START

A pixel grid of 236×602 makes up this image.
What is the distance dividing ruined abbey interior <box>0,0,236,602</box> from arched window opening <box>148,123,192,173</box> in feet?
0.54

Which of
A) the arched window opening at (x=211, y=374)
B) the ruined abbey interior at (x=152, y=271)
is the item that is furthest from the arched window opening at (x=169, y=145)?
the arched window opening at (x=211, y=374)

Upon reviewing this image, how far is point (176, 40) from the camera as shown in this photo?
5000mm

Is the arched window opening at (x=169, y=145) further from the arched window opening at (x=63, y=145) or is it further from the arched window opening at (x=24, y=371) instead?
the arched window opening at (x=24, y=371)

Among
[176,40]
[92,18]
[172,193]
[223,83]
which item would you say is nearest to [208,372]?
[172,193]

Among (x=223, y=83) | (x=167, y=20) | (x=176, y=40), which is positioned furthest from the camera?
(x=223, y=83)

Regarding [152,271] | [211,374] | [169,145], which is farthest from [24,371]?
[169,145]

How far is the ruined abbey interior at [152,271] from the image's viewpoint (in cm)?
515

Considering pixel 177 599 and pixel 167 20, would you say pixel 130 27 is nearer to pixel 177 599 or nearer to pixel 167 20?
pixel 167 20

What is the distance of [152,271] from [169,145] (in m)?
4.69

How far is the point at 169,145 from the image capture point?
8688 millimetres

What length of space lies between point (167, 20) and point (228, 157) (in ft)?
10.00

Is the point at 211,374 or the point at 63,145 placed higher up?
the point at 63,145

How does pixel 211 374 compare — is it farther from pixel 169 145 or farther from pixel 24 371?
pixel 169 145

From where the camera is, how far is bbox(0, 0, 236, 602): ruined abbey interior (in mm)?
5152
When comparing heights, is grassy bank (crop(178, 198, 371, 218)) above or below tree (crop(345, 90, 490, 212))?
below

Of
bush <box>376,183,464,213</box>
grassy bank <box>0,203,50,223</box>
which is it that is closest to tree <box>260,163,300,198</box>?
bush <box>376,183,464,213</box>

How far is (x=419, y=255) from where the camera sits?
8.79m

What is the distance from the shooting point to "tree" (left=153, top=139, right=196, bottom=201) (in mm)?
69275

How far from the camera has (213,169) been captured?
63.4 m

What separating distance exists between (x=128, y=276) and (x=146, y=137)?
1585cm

END

→ **Exercise objective**: Repeat the entries above exactly, leaving nothing out.

→ **Exercise answer**:
A pixel grid of 236×602 makes up this image.
What is the distance dividing ruined abbey interior <box>0,0,236,602</box> from arched window opening <box>148,123,192,173</box> in feet?
0.54

Which of
A) the arched window opening at (x=211, y=374)
B) the ruined abbey interior at (x=152, y=271)
is the item that is furthest from the arched window opening at (x=169, y=145)?
the arched window opening at (x=211, y=374)

Upon reviewing this image, how far is point (176, 40) from the camera as shown in this photo?
5000mm

Is the arched window opening at (x=169, y=145) further from the arched window opening at (x=63, y=145) or is it further from the arched window opening at (x=24, y=371) instead?
the arched window opening at (x=24, y=371)

Among
[176,40]
[92,18]
[172,193]
[223,83]
which item would you say is nearest to [208,372]?
[172,193]

Among (x=223, y=83) | (x=167, y=20) | (x=176, y=40), which is positioned furthest from the camera?
(x=223, y=83)

Regarding [152,271] | [211,374] | [169,145], which is farthest from [24,371]?
[169,145]

How far is the ruined abbey interior at [152,271] from the image's viewpoint (in cm)?
515

Considering pixel 177 599 and pixel 167 20, would you say pixel 130 27 is nearer to pixel 177 599 or nearer to pixel 167 20?
pixel 167 20

What is the distance of [152,271] from [169,145] (in m)?
4.69

How far is the point at 169,145 from the image capture point?
8688 millimetres

What length of space lies between point (167, 20) and point (228, 157) (in ft)?
10.00

Is the point at 211,374 or the point at 63,145 placed higher up?
the point at 63,145

How does pixel 211 374 compare — is it farther from pixel 169 145 or farther from pixel 24 371?
pixel 169 145

From where the camera is, how far is bbox(0, 0, 236, 602): ruined abbey interior (in mm)?
5152
When comparing heights, is grassy bank (crop(178, 198, 371, 218)) above or below tree (crop(345, 90, 490, 212))?
below

Of
bush <box>376,183,464,213</box>
grassy bank <box>0,203,50,223</box>
which is it that is closest to tree <box>260,163,300,198</box>?
bush <box>376,183,464,213</box>

How far is (x=419, y=255) from where the camera sits?
8.79m

What is the distance from the shooting point to "tree" (left=153, top=139, right=196, bottom=201) (in mm)?
69275

How far from the camera has (213,169) been captured?
63.4 m

What separating distance exists between (x=128, y=276) and (x=146, y=137)?
1585cm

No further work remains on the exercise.